Produced from 1873 to 1879, the Evans looks quite unlike most all other leverguns.

Made in .44 Evans Centerfire caliber, the rifle was a unique one in other ways besides appearance. It was loaded through the butt, where the helical magazine held 28 to 34 rounds, depending on the model. It holds the distinction of being the highest capacity levergun ever produced.

hksw
August 10, 2007, 07:44 PM
California's magazine manufacture/sale size limit has an exemption for "a rimfire tube ammunition feeding device." I wonder if I could design something that conformed with the letter of the law...

Well, here's the problem as I see it. I don't know of any modern rimfire tube fed rifle that did not require a plunger tube to provide force to push the rounds rearward into the receiver when the action is worked. Snaking a plunger into and out of the helical tube mag probably would require some work taking much longer than shoving a straight plunger into a straight tube.

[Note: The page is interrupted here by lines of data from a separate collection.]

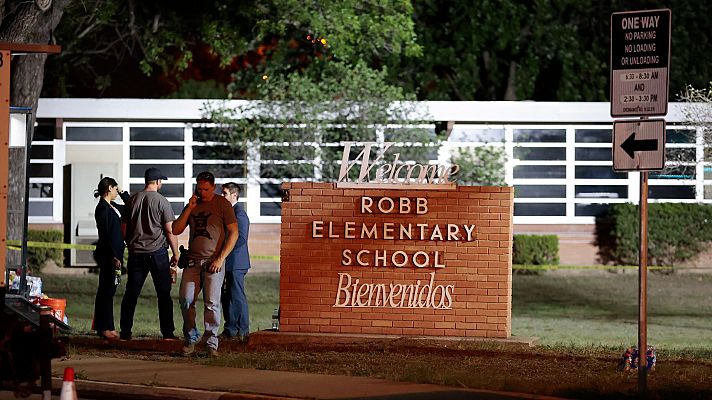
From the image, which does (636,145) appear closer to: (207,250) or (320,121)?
(207,250)

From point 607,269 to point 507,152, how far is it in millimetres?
3374

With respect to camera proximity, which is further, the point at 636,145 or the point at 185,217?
the point at 185,217

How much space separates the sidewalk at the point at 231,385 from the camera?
36.7 feet

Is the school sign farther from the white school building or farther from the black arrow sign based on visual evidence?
the white school building

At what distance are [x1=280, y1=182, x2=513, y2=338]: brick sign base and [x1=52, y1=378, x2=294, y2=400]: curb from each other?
Answer: 150 inches

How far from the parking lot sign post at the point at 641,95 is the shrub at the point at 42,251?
731 inches

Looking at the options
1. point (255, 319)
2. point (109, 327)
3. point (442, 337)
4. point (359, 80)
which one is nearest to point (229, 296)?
point (109, 327)

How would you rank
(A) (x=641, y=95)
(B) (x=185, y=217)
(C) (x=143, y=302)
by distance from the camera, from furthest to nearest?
1. (C) (x=143, y=302)
2. (B) (x=185, y=217)
3. (A) (x=641, y=95)

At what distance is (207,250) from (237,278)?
2.45 meters

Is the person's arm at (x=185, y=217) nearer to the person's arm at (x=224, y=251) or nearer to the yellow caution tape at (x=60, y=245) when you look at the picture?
the person's arm at (x=224, y=251)

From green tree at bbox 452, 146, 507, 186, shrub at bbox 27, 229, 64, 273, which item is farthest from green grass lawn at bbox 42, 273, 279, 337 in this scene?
green tree at bbox 452, 146, 507, 186

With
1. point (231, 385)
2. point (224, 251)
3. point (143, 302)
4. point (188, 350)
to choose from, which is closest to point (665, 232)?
point (143, 302)

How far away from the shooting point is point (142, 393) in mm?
11414

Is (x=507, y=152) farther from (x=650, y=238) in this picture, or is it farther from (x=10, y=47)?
(x=10, y=47)
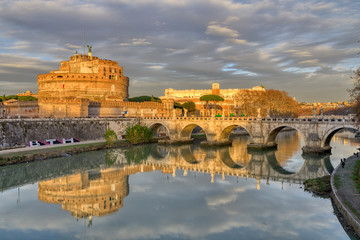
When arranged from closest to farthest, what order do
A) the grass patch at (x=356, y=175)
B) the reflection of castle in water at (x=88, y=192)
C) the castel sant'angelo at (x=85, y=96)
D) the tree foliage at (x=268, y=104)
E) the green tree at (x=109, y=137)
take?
the grass patch at (x=356, y=175), the reflection of castle in water at (x=88, y=192), the green tree at (x=109, y=137), the castel sant'angelo at (x=85, y=96), the tree foliage at (x=268, y=104)

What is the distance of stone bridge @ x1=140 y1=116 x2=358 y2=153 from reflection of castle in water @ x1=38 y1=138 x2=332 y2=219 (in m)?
1.95

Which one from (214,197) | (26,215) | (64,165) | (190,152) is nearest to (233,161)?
(190,152)

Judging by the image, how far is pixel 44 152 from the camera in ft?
101

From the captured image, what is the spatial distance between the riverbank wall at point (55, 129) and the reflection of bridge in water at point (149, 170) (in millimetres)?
7392

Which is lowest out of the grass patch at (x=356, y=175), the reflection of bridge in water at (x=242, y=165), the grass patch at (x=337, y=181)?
the reflection of bridge in water at (x=242, y=165)

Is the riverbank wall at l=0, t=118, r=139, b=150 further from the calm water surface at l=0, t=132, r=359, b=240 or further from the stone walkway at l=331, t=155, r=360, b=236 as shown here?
the stone walkway at l=331, t=155, r=360, b=236

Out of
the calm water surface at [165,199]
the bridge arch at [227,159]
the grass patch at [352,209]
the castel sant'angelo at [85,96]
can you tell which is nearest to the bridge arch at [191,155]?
the calm water surface at [165,199]

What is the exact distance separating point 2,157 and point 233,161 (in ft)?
71.2

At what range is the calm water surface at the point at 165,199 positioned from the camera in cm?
1528

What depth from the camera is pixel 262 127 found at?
38781 mm

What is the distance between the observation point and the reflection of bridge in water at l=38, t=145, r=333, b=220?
20391 mm

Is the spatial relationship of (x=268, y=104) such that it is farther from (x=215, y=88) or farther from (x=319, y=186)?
(x=215, y=88)

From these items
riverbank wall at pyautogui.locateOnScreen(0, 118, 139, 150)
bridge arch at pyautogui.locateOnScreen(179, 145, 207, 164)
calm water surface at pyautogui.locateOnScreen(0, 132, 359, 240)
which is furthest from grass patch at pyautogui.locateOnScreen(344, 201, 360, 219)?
riverbank wall at pyautogui.locateOnScreen(0, 118, 139, 150)

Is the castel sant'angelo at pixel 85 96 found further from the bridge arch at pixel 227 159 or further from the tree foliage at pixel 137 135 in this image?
the bridge arch at pixel 227 159
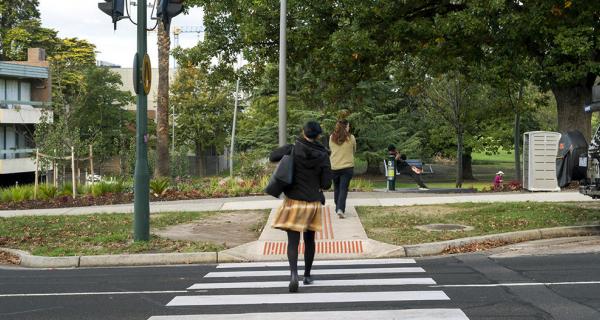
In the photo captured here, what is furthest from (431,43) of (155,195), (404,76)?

In a straight tube that has a lot of clearance between the rounds and the tube, there is very little drag and friction between the two. With a spiral mag, the rounds would see more drag and friction against the walls of the tube.

But, this is all IMO. Could be wrong and it wouldn't be the first time for me.

SDC
August 10, 2007, 07:50 PM
You could do it the way the Calicos do it, by having the inner "half" of the tube actually be part of the follower, that forces the rounds towards the feedlips as it turns, OR by having a slot along the inner part of the tube that allows a follower to stick through from the inside.